Sunday, August 5, 2012
The "Holocaust": From History to Myth.
One need recall that the very defintion of historical revisionism is to revise, that is, to take a new, fresh look at established hstorical assumptions. There can be no doubt that the "Holocaust" (a word not even employed to describe the treatment of Jews in the Third Reich era in Europe until around 1970), or, more less politically correct and morally "charged," the treatment of Jews presents a dark picture in the dense panorama of policies undertaken to reorder Europe according to Third Reich policy before and during World War 2. Clearly, harsh treatment, labor camps, concentration camps, and the like, existed in one form or another. Clearly, also, some Jews perished in those penal or labor institutions, mostly via disease and poor treatment. Finally, some Jews were executed in venues outside the "camp" system. Many of them were anti-German partisans executed according to the rules of War. Many, also, were executed not by Germans but by their very own countrymen, as it ought be noted that anti-Jewish sentiments ran as a strong current of European cultural commonplaces long before the second quarter of the twentieth century, and, obviously, not merely in Germany. That being said, it cannot be denied that some form of "Holocaust" (and I here use the term as a convenience) did surely occur as I note above, in less direct terms. But, the revisionist must ask, in what form; where; how many "victms"; why, exactly? Are the accepted historical assumptions correct?

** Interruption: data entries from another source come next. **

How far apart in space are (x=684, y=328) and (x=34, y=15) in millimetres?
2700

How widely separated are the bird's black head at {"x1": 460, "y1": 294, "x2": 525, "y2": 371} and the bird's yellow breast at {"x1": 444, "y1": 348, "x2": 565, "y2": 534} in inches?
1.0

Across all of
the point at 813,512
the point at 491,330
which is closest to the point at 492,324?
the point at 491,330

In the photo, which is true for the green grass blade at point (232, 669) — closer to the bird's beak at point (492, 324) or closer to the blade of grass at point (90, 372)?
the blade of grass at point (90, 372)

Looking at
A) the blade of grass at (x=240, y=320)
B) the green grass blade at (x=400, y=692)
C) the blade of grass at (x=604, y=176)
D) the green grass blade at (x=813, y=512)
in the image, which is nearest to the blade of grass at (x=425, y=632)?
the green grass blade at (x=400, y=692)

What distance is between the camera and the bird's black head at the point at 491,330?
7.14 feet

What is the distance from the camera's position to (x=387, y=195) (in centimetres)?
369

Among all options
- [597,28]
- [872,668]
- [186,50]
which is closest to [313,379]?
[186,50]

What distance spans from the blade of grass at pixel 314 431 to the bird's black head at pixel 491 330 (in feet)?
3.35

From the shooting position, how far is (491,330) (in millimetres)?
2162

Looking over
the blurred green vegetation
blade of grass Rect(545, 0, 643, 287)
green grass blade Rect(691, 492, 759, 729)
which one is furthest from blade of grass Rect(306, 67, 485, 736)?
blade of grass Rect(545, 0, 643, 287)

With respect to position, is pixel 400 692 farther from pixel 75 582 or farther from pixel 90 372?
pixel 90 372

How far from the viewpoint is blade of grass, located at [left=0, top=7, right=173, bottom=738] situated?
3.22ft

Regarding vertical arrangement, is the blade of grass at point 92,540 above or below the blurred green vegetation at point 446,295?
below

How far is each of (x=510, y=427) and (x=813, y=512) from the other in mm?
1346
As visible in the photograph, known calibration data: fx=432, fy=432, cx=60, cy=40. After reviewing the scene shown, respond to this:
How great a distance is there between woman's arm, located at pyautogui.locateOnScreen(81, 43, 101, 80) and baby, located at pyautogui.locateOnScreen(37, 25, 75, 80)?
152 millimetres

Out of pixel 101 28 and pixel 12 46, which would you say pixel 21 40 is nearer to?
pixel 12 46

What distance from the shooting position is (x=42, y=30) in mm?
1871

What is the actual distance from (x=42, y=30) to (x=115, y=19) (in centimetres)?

That's all revisionism does. It does not take a political or moral stance and "deny." Denial is another issue entirely. It certainly does not engage, as the standard "wisdom" does, in creating a myth for the purpose of moral extortion to benefit the alleged victims or descendants of the myth. To do so is to throw history aside, dirty it and exploit its victims. That, in and of itself, is a crime against humanity, as it is a "rape" of the historical record. In the long-run, myth-history will cave in upon itself and do great harm to those who insist the "myth" is true, is fact, and helps them. That implosion, however, may take centuries. Correcting a perversion of history usually does.